(Selected excerpt):
########################################

As adherence incentives expand, pharmacies weigh point-of-care options
Medication nonadherence is a major problem that results in significant consequences to our healthcare system. Between $100 and $300 billion of avoidable healthcare costs have been attributed to non-adherence annually. This represents 3-to-10% of total U.S. healthcare cost in the forms of increased service utilization, preventable hospitalization, and development of comorbidities.
Payers and PBMs have grasped this drain to the system, responding with incentives for medication adherence. Just last month [April 2018], Express Scripts announced a pilot program that rewards retail pharmacies that fill prescriptions and demonstrate an improvement in members’ medication adherence for such conditions as diabetes, high blood pressure and asthma.
These performance-based pharmacy incentives for better outcomes — which often include withholding payments, too — surely have your attention by now. Hopefully you are also paying close attention to the data that supports the use of medication adherence risk scores to segment member cohorts expected to have costly outcomes resulting from non-adherence.
Success of using SDOH
Studies show that social determinants of health (SDOH) — the conditions in which we are born, live, work and age, according to the World Health Organization — account for as much as 50% of health outcomes. This information provides insights into the social, economic, and environmental factors that influence health.
A Med Care study looked at how SDOH impact diabetes patients. Researchers found that cost-related nonadherence was prevalent in people with diabetes—half of adults with the disease perceived financial stress, and 20% reported financial insecurity with healthcare and food. Nonadherence in these chronically ill patients brings significant complications much faster than if the disease was naturally progressing in coordination with treatment recommendations.

########################################

(Exercises to complete):
1 - Answer from the article on pharmacy adherence incentives:
(a) What share of total U.S. healthcare cost do the avoidable costs of non-adherence represent?
(b) Which company announced a pilot program rewarding retail pharmacies, and in what month and year?
(c) In the Med Care study, what percentage of adults with diabetes reported financial insecurity with healthcare and food?
2 - Write a continuation of the article on pharmacy adherence incentives, picking up after its last sentence.

(Data):
########################################

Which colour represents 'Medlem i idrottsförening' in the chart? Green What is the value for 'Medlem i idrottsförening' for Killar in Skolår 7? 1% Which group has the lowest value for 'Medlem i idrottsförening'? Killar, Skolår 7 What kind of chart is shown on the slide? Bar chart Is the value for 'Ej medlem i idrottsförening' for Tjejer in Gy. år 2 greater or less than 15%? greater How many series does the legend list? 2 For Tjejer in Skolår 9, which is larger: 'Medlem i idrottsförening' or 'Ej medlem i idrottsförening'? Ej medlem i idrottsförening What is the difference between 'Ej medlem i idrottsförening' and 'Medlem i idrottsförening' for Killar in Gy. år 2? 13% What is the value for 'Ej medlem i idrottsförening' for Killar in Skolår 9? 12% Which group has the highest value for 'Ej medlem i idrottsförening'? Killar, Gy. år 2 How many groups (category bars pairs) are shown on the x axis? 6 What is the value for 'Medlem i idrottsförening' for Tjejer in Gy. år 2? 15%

########################################

(Numbered answers):
1 -
(a) 3-to-10%
(b) Express Scripts, April 2018
(c) 20%

2 -
If the pharmacist could know his patient’s financial stress, perhaps, when filling the medications, he could go back to the physician asking about lower-cost options or discuss strategies for adherence with the patient. Screening to identify challenges is imperative for better communication as the pharmacist’s role on the patient care team continues to grow. Consider that the pharmacist sees these chronically ill patients monthly and can leverage the benefits of both frequency and ease of access. Since patients can walk right up to the counter, they may be more willing and likely to communicate with their pharmacist than with any other provider.
In another case, LexisNexis matched data attributes to SDOH categories identifying correlations with healthcare outcomes. Through public records data on individuals’ court records—including felonies, misdemeanors, liens, judgments, bankruptcies, and evictions—higher numbers of crimes or financial issues were associated with lower medication adherence. Other SDOH data, such as proximity to relatives and education level, can also be used with advanced analytics to provide additional information that could impact future outcomes.
Scores at the point of care
The SDOH information can be used to determine medication adherence risk scores, in the format of a numbered scale or color-coded system such as “red, yellow, green” indicating severe, moderate or low risk. Risk scores trend in the same direction with several outcomes dependent on medication adherence. LexisNexis found those expected to be nonadherent to have a three-fold increase in ER visits. On the other hand, those predicted most adherent were twice more likely to follow up with office visits two weeks after an acute event. These follow-up visits also reduce the likelihood of readmissions, decreasing overall costs.
These types of predictions and the associated scoring will be available at the pharmacy counter soon enough. Realistically, physicians and insurance companies do not have the bandwidth to follow up with every patient individually to remind them about taking their medication and determine if there are additional challenges coming into play. By identifying patients who may be at risk for nonadherence, pharmacists can easily grant them some added attention and communication that reinforces the importance of their medication regimen. As the frontline point-of-contact, pharmacists can help patients understand their condition and how and why the medicine helps them.
Already, we’ve seen through medication therapy management programs that pharmacists are expected to fulfill this role: From adherence to synchronization to reconciliation of medications, it’s the pharmacist’s responsibility to make sure that medications are working to improve health.
With just the click of a mouse, the pharmacist has the medication adherence score, as well as key information about the patient’s socioeconomic environment that enables him to quickly and easily determine what may be driving challenging behaviors and putting that patient (and his health) at risk. At the point of care, the pharmacist has better understanding about the patient’s risk and, therefore, what level of engagement would be optimal.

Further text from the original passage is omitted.